Following massive and irreparable system failures, NASA has decommissioned the long running ocean mapping satellite, Jason 1.

For more than a decade, Jason -1 tracked the rising sea levels across a vast region of ocean, and its data aided forecasters make better weather and climate predications.

"After circling the globe more than 53,500 times, Jason -1 useful life has come to an end," announced NASA in a statement released on Wednesday.

Jason -1, a US and French satellite, was launched on orbit in 2001 and had been designed to undergo a life span of merely three to five years. But it ended up lasting 11 and half years.

According to NASA, Jason -1 scanned the ocean surface in 10-day intervals, mapping sea level, wind speed and wave height for more than 95 percent of the planet's ice-free ocean area. It was one of three oceanographic satellites that contributed to a 20-year record of sea-level changes.

Jason -1 data has revealed regional and short-term changes in sea level, but the key finding is that the global ocean level has been rising at a rate of over 3mm/year due to a combination of melting glaciers and expansion driven by the increased heat absorbed by the oceans.

"Jason-1 has been a resounding scientific, technical and international success," said John Grunsfeld, associate administrator of NASA's Science Mission Directorate in Washington. "The Jason satellite series provides the most accurate measure of this impact, which is felt all over the globe."

Last year, the Jason-2 satellite was calibrated which made the Jason -1 superfluous.
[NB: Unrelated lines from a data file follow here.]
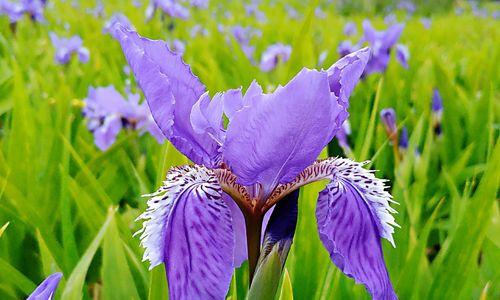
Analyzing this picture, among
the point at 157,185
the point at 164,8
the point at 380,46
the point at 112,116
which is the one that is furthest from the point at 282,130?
the point at 164,8

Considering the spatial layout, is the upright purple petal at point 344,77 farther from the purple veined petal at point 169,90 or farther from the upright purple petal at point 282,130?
the purple veined petal at point 169,90

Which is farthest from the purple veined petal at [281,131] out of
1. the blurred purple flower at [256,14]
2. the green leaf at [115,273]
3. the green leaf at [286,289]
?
the blurred purple flower at [256,14]

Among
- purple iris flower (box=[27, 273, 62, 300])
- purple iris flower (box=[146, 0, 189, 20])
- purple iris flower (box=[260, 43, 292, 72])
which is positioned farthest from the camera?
purple iris flower (box=[146, 0, 189, 20])

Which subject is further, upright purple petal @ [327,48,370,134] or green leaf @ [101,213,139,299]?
green leaf @ [101,213,139,299]

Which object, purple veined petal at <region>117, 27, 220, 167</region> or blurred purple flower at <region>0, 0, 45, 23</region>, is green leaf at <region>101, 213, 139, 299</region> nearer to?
purple veined petal at <region>117, 27, 220, 167</region>

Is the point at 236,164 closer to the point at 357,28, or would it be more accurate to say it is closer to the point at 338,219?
the point at 338,219

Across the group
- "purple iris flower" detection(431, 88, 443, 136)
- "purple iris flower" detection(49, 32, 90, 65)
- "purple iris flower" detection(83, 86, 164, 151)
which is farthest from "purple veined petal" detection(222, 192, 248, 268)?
"purple iris flower" detection(49, 32, 90, 65)
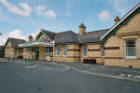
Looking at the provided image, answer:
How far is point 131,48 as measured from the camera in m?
13.9

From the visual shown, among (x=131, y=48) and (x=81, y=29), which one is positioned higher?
(x=81, y=29)

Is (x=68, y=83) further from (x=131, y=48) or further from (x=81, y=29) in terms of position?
(x=81, y=29)

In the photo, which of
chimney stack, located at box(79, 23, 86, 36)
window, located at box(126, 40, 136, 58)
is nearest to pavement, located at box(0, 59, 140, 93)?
window, located at box(126, 40, 136, 58)

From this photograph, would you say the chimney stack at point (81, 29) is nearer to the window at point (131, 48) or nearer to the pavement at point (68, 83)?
the window at point (131, 48)

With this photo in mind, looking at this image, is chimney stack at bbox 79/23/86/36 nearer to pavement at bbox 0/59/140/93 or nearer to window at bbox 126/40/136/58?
window at bbox 126/40/136/58

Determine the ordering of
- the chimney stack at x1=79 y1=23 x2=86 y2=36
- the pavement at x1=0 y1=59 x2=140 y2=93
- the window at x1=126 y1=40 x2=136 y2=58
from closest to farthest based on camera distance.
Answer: the pavement at x1=0 y1=59 x2=140 y2=93, the window at x1=126 y1=40 x2=136 y2=58, the chimney stack at x1=79 y1=23 x2=86 y2=36

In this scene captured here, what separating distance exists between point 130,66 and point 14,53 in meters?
35.5

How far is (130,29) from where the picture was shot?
14.0m

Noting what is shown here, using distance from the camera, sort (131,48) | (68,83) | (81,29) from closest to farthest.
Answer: (68,83) → (131,48) → (81,29)

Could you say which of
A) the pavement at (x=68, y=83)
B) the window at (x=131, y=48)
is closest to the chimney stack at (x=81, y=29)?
the window at (x=131, y=48)

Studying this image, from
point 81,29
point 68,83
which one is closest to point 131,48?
point 68,83

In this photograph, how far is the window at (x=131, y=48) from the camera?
1378 centimetres

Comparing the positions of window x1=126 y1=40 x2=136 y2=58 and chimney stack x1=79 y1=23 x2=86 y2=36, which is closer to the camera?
window x1=126 y1=40 x2=136 y2=58

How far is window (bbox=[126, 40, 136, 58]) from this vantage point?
1378cm
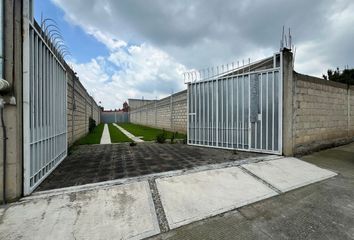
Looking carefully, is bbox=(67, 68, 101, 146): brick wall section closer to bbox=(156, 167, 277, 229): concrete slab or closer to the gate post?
bbox=(156, 167, 277, 229): concrete slab

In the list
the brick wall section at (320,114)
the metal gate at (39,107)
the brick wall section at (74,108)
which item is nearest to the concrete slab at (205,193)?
the metal gate at (39,107)

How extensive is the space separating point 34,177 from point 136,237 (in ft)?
7.10

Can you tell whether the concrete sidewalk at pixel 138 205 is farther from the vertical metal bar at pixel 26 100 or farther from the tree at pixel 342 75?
the tree at pixel 342 75

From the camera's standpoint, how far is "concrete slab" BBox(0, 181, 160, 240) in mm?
2094

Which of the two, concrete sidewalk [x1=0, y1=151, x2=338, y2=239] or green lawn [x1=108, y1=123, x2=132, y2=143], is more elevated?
green lawn [x1=108, y1=123, x2=132, y2=143]

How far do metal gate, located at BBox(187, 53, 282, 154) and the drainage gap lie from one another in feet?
12.8

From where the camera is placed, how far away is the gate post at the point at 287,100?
Result: 5266mm

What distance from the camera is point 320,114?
20.8 feet

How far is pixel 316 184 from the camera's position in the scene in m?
3.75

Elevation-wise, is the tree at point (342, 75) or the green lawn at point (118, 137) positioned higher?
Answer: the tree at point (342, 75)

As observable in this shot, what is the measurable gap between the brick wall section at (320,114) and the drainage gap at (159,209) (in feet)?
15.0

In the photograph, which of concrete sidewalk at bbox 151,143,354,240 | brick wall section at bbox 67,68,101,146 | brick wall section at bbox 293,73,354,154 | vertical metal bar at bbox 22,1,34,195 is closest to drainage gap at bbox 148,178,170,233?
concrete sidewalk at bbox 151,143,354,240

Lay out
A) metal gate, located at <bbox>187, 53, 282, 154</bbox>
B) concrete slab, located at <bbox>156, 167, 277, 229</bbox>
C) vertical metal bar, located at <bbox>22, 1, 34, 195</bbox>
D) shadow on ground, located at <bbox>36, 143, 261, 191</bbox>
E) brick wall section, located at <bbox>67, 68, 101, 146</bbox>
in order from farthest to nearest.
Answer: brick wall section, located at <bbox>67, 68, 101, 146</bbox>, metal gate, located at <bbox>187, 53, 282, 154</bbox>, shadow on ground, located at <bbox>36, 143, 261, 191</bbox>, vertical metal bar, located at <bbox>22, 1, 34, 195</bbox>, concrete slab, located at <bbox>156, 167, 277, 229</bbox>

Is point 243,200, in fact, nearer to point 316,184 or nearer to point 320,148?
point 316,184
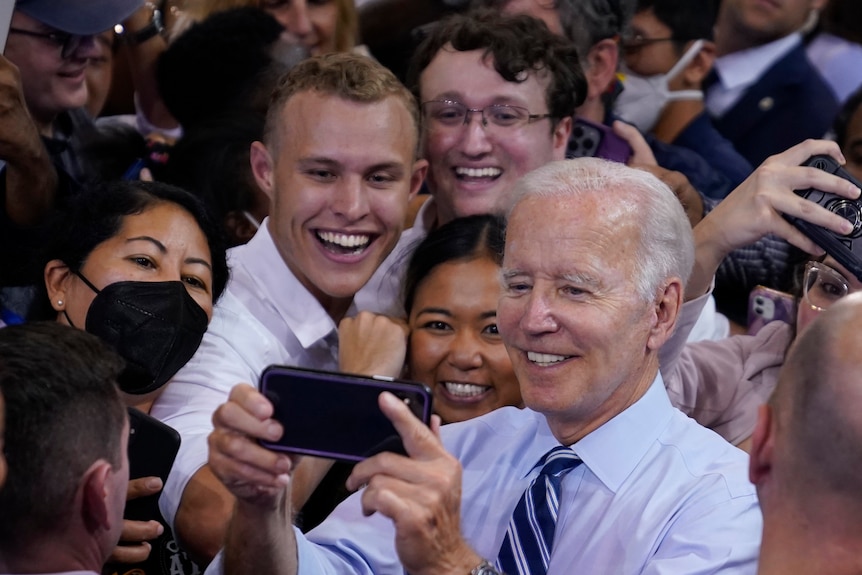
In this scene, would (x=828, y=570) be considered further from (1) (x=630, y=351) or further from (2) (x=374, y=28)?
(2) (x=374, y=28)

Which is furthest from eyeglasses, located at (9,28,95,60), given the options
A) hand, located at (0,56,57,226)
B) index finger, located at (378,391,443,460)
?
index finger, located at (378,391,443,460)

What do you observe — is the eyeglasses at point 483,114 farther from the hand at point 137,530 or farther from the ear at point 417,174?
the hand at point 137,530

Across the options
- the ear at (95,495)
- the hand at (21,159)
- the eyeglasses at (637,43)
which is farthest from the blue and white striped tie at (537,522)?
the eyeglasses at (637,43)

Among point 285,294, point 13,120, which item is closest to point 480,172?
point 285,294

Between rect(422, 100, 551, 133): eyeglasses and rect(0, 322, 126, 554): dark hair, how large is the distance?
1837 mm

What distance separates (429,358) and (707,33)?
2.12 metres

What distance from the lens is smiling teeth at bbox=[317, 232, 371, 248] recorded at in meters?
3.40

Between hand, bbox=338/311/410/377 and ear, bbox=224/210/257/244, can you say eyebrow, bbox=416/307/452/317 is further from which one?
ear, bbox=224/210/257/244

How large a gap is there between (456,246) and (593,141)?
886 millimetres

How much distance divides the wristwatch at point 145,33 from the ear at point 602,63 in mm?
1433

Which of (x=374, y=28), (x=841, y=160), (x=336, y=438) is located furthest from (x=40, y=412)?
(x=374, y=28)

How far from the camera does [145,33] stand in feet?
14.4

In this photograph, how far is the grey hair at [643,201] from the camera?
2553 mm

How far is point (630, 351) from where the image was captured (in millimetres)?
2545
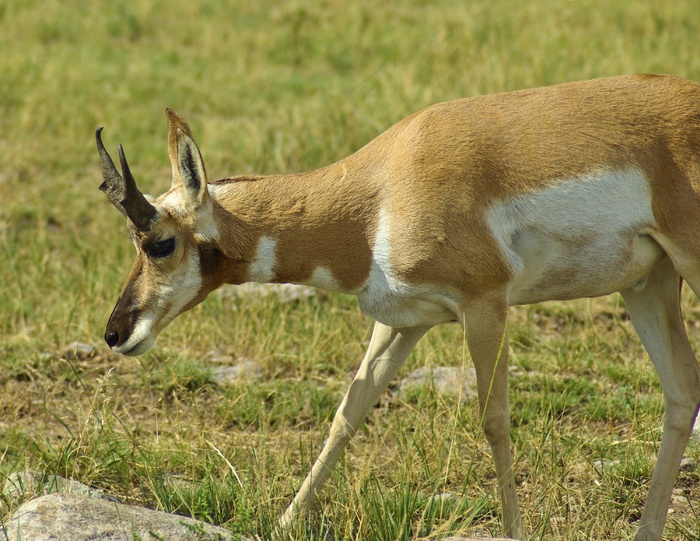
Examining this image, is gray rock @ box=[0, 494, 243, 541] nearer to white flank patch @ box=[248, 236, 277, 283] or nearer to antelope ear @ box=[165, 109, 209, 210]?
white flank patch @ box=[248, 236, 277, 283]

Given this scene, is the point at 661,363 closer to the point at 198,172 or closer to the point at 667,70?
the point at 198,172

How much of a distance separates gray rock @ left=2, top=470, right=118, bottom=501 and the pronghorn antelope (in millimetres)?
738

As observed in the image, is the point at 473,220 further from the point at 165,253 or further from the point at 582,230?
the point at 165,253

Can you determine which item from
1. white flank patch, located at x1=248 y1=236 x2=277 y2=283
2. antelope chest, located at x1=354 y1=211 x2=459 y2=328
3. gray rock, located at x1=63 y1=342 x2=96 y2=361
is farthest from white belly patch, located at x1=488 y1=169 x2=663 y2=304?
gray rock, located at x1=63 y1=342 x2=96 y2=361

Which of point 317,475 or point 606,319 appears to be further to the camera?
point 606,319

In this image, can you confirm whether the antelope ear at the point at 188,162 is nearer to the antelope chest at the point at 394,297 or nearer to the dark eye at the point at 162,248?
the dark eye at the point at 162,248

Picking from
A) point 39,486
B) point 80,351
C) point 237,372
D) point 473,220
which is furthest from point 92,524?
point 80,351

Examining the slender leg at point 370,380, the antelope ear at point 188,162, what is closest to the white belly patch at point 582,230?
the slender leg at point 370,380

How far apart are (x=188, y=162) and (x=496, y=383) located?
1721 mm

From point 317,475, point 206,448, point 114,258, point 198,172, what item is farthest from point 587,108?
point 114,258

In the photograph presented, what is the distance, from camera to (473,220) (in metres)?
4.54

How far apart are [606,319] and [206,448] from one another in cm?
321

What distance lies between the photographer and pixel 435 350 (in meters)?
6.62

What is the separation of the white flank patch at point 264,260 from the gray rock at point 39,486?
1250 mm
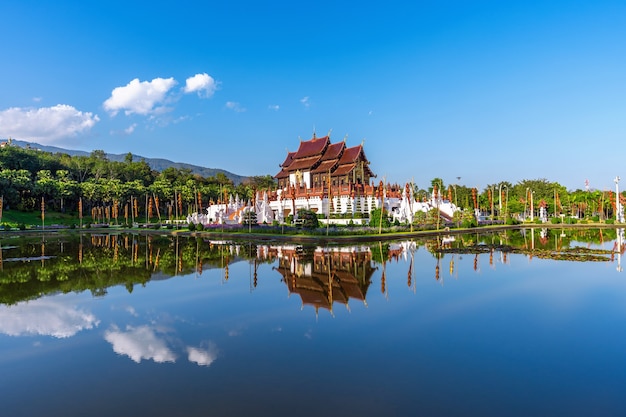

The original ocean surveyor was then moved into a final "graveyard" orbit where, its extra fuel depleted, it was assigned to observe Earth's gravity field over the ocean, NASA said.

"Even from its 'graveyard' orbit, Jason-1 continued to make unprecedented new observations of the Earth's gravity field, with precise measurements right till the end," said Jean-Yves Le Gall, president of France's Centre National d'Etudes Spatiales in Paris.